Center Vanderbilt University
Award Year 2019
Pilot Study Influence of Atp10a and Atp10d on diet induced obesity and insulin resistance
Awardee Todd Graham PhD
Abstract

Nearly 40% of US adults and 19% of US children are clinically obese with Hispanic and non-Hispanic black populations being particularly overrepresented. This growing obesity epidemic leads to increased incidences of type 2 diabetes, heart disease, stroke and some cancers. At least 10% of the US population has diabetes with most of these cases being type 2 diabetes. In addition to the personal trauma associated with obesity-related diseases, annual costs of treatment are estimated to be $147 billion per year in the US (2008 dollars) (https://www.cdc.gov/obesity; https://www.cdc.gov/diabetes).
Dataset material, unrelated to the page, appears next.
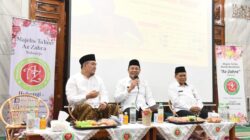 Tali Pengikat Doa dan Negara: Spirit HUT RI ke-80 Diwarnai Istighosah Khidmat di Sidoarjo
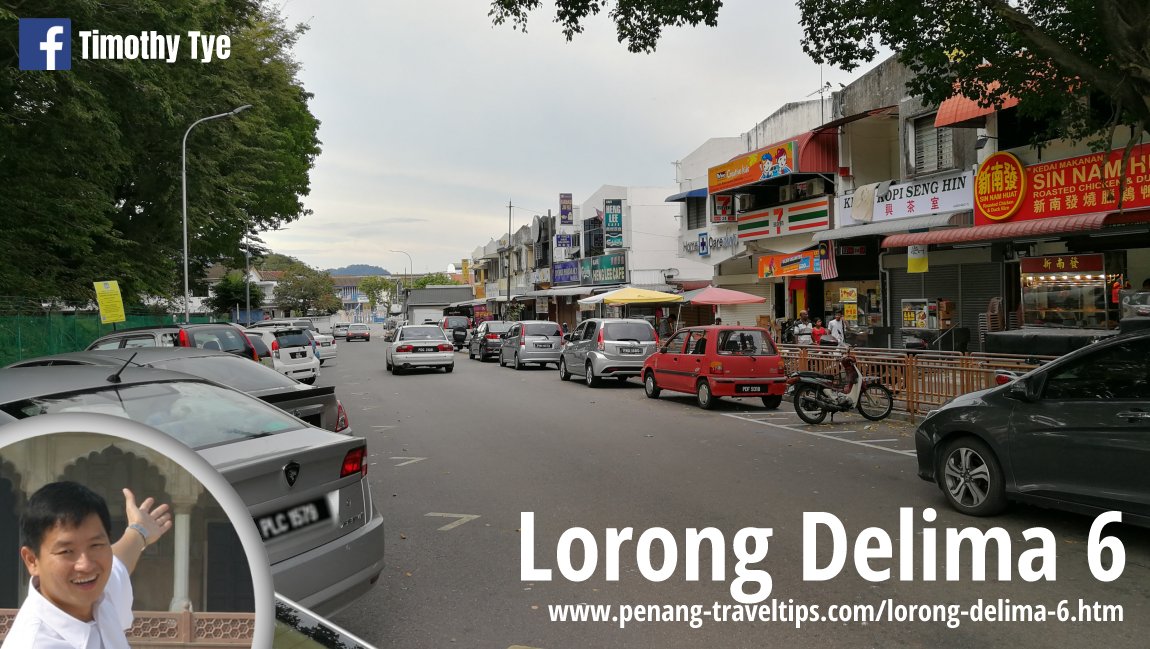 Lorong Delima 6, Island Glades, Penang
It is essential to gain a better understanding of underlying genetic risk factors for obesity and type 2 diabetes in order to manage and ultimately resolve this major public health problem. ATP10A and ATP10D have been linked to diet-induced obesity and insulin resistance in mice and humans, but how these type IV P-type ATPases (P4-ATPases) contribute to metabolic disease is unknown. Recent studies indicate ATP10A and ATP10D transport specific sphingolipid species across the plasma membrane of cultured cells. However, the physiological consequences of this lipid transport activity are poorly understood. For example, existing mouse models are inadequate to determine if Atp10a/10d deficiency is sufficient to cause insulin resistance and dyslipidemia in mice fed a high fat diet. Therefore, new murine models bearing precise deletions or mutations have been generated. The current pilot and feasibility study proposes to test whether these Atp10a and Atp10d deficient mice display diet-induced obesity, insulin resistance and dyslipidemia (perturbations on serum lipid profiles) when fed a high fat diet.